Historic Environment Turns Down Shetland Space Centre Plan for Construction

28th May 2021
Historic Environment Turns Down Shetland Space Centre Plan for Construction

Shetland Space Centre plan for construction, backed by many supporters, including a local billionaire, faces serious obstacles. Historic Environment Scotland, later referred to as HES, has refused to grant Shetland spaceport a construction permit because the current plan endangers a facility of vital historical importance. The area hosts a former radar station that was crucial for the UK’s defence during WWII.

Shetland Space Centre Plan of Further Action

According to Shetland Space Centre’s CEO, Frank Strang, SSC will ‘vigorously contest’ HES’s decision. He adds that such a decision came as a great surprise because, in the last 50 years, HES has done nothing to preserve such a vital historical heritage.

Besides, Shetland Space Centre has plenty of supporters, including Scotland’s largest landowner, Anders Holch Povlsen, who has invested over £1.4 million in Shetland spaceport construction.

Moreover, Shetland Space Centre can potentially create 140 new job opportunities in the area and annually inject almost £5 million into the country’s economy. Next, the facility can create an additional 70 jobs in Shetland alone and add £2.9 million more to the gross economy.

Such financial claims are backed up by factual data. For starters, Shetland spaceport already has potential residents lining up to use this vertical launch site. American giant, Lockheed Martin, wants to use the centre for 30 UK Pathfinder launches a year.

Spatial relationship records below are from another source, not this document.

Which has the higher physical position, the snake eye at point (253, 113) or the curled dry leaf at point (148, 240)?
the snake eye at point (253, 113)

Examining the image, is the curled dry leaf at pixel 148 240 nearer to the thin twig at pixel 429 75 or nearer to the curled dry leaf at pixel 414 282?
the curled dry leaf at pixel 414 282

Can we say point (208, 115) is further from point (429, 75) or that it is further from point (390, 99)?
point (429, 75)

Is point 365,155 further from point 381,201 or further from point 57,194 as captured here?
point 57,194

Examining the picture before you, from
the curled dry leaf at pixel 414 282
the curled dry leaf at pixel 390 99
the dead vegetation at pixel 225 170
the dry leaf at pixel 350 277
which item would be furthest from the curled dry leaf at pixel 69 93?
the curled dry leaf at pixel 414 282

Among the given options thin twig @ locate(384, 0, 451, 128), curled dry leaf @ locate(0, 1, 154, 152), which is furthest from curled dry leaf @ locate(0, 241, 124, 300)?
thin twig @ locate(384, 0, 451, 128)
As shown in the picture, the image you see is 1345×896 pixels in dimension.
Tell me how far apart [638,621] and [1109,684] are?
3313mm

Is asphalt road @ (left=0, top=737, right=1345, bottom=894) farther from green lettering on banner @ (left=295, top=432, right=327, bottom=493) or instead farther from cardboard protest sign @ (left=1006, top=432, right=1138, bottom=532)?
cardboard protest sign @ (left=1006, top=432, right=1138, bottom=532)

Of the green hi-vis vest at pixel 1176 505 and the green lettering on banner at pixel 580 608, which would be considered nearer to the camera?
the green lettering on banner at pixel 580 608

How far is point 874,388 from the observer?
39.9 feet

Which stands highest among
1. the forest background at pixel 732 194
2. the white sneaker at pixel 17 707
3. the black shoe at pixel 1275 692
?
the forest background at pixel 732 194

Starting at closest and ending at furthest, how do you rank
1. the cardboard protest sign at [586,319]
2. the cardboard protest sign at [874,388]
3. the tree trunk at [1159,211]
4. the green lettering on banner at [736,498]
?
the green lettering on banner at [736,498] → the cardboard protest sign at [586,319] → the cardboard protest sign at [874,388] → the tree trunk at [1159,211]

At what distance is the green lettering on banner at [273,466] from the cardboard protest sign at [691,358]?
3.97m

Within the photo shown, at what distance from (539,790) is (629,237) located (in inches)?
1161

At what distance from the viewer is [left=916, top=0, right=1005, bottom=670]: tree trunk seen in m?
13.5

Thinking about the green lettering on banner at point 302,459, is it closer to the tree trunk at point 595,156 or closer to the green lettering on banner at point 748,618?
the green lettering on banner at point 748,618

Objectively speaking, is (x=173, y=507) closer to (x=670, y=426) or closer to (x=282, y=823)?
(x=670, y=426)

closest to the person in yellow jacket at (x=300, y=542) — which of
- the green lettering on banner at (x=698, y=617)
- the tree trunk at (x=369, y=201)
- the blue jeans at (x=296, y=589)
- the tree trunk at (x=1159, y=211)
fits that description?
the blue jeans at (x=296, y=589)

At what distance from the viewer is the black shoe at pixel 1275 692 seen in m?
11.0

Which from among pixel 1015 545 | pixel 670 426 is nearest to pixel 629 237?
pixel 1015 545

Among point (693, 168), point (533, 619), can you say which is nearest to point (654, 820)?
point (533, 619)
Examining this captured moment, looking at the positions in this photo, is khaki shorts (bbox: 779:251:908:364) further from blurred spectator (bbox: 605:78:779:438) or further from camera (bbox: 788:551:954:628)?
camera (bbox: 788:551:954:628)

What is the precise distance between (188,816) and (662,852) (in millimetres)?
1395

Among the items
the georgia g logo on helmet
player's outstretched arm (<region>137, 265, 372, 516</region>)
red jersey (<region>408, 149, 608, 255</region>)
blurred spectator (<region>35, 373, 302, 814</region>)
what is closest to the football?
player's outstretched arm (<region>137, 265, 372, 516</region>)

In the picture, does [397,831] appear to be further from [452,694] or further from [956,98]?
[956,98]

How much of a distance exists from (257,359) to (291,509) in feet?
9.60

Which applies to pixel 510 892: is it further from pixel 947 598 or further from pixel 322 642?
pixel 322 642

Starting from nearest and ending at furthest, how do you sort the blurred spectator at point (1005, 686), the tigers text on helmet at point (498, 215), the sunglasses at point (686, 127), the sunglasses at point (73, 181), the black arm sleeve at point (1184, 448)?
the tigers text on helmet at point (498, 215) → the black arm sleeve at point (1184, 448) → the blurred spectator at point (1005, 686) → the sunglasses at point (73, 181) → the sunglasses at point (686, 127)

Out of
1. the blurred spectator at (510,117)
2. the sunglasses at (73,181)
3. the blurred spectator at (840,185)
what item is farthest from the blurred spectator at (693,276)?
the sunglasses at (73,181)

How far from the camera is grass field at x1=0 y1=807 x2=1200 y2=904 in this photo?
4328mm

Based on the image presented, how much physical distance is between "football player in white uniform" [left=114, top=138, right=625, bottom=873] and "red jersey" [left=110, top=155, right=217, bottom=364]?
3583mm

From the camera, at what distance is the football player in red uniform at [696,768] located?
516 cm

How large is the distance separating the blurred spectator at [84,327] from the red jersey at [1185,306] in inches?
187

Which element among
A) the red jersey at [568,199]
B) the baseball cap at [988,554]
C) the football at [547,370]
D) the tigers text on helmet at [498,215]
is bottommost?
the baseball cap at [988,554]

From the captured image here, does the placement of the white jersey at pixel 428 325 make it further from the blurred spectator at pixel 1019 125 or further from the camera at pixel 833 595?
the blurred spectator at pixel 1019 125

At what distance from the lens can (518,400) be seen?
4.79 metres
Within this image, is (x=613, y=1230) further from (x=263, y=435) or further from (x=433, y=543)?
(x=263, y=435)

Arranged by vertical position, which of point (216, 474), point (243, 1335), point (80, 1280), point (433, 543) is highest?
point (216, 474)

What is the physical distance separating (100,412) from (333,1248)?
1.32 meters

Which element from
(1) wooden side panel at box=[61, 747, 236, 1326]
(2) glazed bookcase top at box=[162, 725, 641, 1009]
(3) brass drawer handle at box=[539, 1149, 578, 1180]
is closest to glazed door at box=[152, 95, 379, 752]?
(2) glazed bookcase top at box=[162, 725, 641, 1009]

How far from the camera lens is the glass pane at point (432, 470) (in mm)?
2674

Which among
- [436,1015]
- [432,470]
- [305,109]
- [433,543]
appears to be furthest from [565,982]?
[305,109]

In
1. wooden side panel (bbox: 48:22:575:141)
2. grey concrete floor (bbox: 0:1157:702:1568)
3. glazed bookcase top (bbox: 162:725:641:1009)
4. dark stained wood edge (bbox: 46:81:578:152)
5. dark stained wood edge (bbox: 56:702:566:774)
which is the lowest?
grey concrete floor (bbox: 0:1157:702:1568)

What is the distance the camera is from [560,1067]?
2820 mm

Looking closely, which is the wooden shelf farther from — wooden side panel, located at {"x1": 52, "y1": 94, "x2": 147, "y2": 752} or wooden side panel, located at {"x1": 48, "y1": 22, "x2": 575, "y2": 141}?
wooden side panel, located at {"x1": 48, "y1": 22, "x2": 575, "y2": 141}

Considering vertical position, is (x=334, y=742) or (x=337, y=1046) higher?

Despite such obvious benefits, HES is not convinced. The organisation claims that the Skaw radar station is ‘remarkably well-preserved” and must not be destroyed for Shetland spaceport construction.

HES points out that the station was one of the first radar stations built in Scotland. Right after Nazi Germany invaded Norway, the UK had to reconsider its defence policies. Skaw became one of the first facilities warning about air raids. HES believes that the station tells an important story of Britain’s dedication while fighting in the Second World War.

HES adds that Shetland Space Centre plan application did not make any effort to minimise the damage on radar station buildings. Shetland spaceport construction would destroy a large portion of the currently preserved Skaw buildings.

To date, HES lists Skaw as a scheduled property, which means that construction without HES’s consent would result in a criminal offense case. Shetland Space Centre plans to oppose this rejection and is in the right to do so. However, even if the local authorities would be minded to give Shetland spaceport a permit, the construction will still be delayed.